The Individual Retirement Account (IRA) was first introduced in 1981 to provide Americans with a tax-favored means of saving for retirement. It is a way for individuals to accumulate wealth on a tax-deferred basis until retirement. The IRA offers flexibility by allowing contributors to determine how much money they want to invest, how often, how they want to invest it, and how much risk they would like to take with their IRA money.
The Traditional IRA has had the following features: (check with www.irs.gov and your tax advisor for current and complete information)

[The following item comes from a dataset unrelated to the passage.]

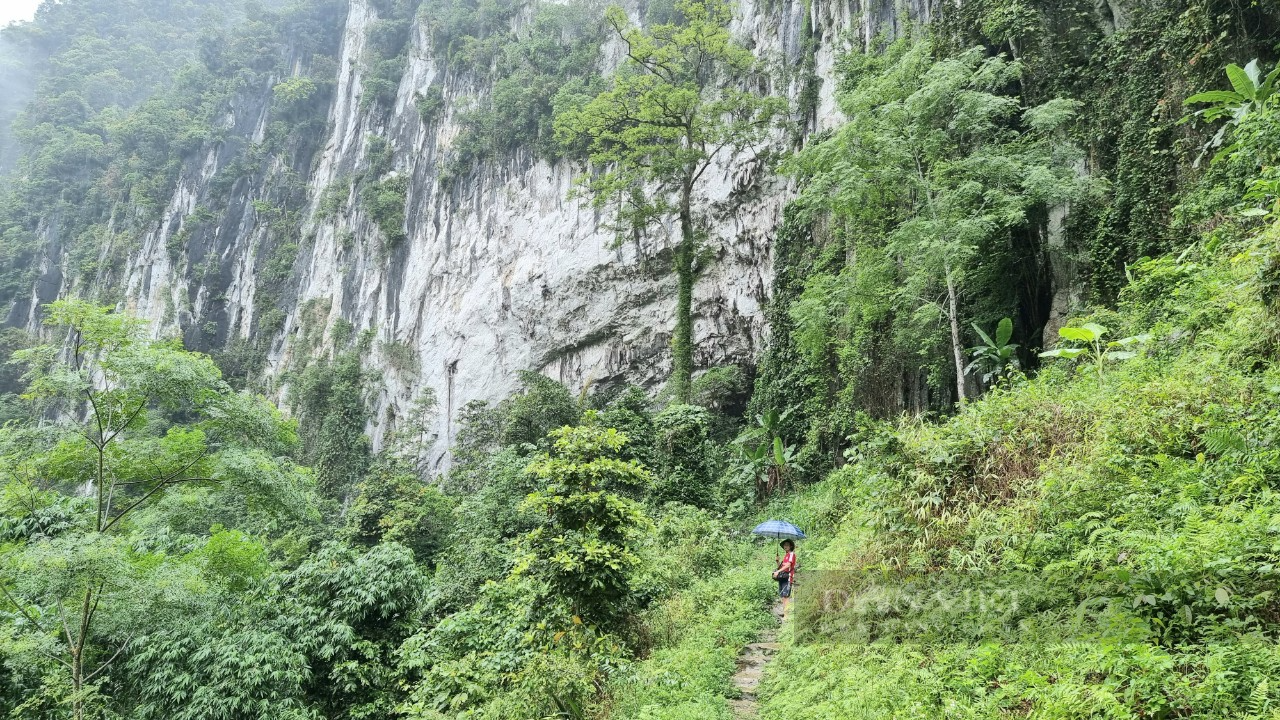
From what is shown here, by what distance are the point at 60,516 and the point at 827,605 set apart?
31.5 feet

- Maximum contribution of $4,000 a year
- You can own more than one IRA, but your total annual contributions
cannot exceed $4,000.
- Tax-deferred growth.
- You can choose from a wide range of IRA investments, including
mutual funds or stocks.
- You can deduct your contribution from your tax return
as long as:
- You earn less than $50,000 ($80,000 for joint filers).
- You dont already contribute to your company
- Withdrawals made before age 59½ will be subject
to a 10% federal tax penalty.
You can avoid the 10% penalty if early withdrawals are
- College expenses
- Buying a first home
- Medical expenses
- Medical insurance if youre unemployed
- You cannot make contributions past age 70½.
- You must begin taking mandatory withdrawals at age 70½.
- You cannot borrow from your IRA or use it as collateral
for a loan.
- You may, however, use the money during the 60-day rollover
period to another qualified account, but youll owe
income taxes (and possibly the early withdrawal penalty)
if you withdraw the money for longer than 60 days.